**OBJECTIVE 1**
In the deadlift article, reproduce word for word the stretch from "WRITTEN BY John" through "at powerlifting competitions.".
**OBJECTIVE 2**
According to the deadlift article, what do all the top deadlifters in the world have in common?
**OBJECTIVE 3**
Decide whether each statement agrees with the deadlift article. Answer yes or no, and quote the words from the article that settle it.
(a) The deadlift itself is bad for you.
(b) The bar should travel in a vertical line over the midfoot.
(c) Deadlift day is the writer's favorite day of the week.

How To Fix 5 Typical Deadlift Mistakes You Might Be Making

WRITTEN BY John Warburton

I love deadlift day. I’m sure you do, too. That’s why I thought to talk to you about fixing 5 typical deadlift mistakes you might be making.

It is by far my favorite day of the week. It is a great lift and one of the best lifts you can perform for the posterior chain and overall muscular and strength development.

However, you need to respect the deadlift, lose the ego and learn to walk before you run.

You can do this by building solid strength and technique foundations. At the same time, don’t be afraid to deadlift. The deadlift itself is not bad for you; rather, poor deadlift technique is.

There is one big thing that all the top deadlifters in the world have in common, and that is they have a solid setup. The setup is an integral part of the deadlift and one that I see many people get wrong, both in the gym and at powerlifting competitions.

Regardless of how much weight you lift, if you are doing so with poor technique, you are NOT reaching your true potential. You will not have a long and successful lifting career, whether you are a competitive powerlifter or a weekend warrior.

First, I want to say there is no ONE way to deadlift. Your body and your lever length will dictate the optimal position from which you’ll pull, but basically, you are looking for the bar to travel in a vertical line over the midfoot.

Below is a list of some of the most common deadlift mistakes I see people make and how they can be corrected.

Bar moving forward, putting your weight too far forward on the balls of your feet

The deadlift is not a squat (shocker), yet a common mistake is to drop the hips too low like a squat. The problem is:

  • When you do this, your knees move too far forward, your shins push the bar out and the weight moves a few inches forward of your midfoot.

**SOURCE MATERIAL**
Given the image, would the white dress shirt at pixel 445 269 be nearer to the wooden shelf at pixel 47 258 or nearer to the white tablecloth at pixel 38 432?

**RESULT 1**
WRITTEN BY John Warburton

I love deadlift day. I’m sure you do, too. That’s why I thought to talk to you about fixing 5 typical deadlift mistakes you might be making.

It is by far my favorite day of the week. It is a great lift and one of the best lifts you can perform for the posterior chain and overall muscular and strength development.

However, you need to respect the deadlift, lose the ego and learn to walk before you run.

You can do this by building solid strength and technique foundations. At the same time, don’t be afraid to deadlift. The deadlift itself is not bad for you; rather, poor deadlift technique is.

There is one big thing that all the top deadlifters in the world have in common, and that is they have a solid setup. The setup is an integral part of the deadlift and one that I see many people get wrong, both in the gym and at powerlifting competitions.

**RESULT 2**
They all have a solid setup.

**RESULT 3**
(a) No: "The deadlift itself is not bad for you; rather, poor deadlift technique is."
(b) Yes: "you are looking for the bar to travel in a vertical line over the midfoot."
(c) Yes: "It is by far my favorite day of the week."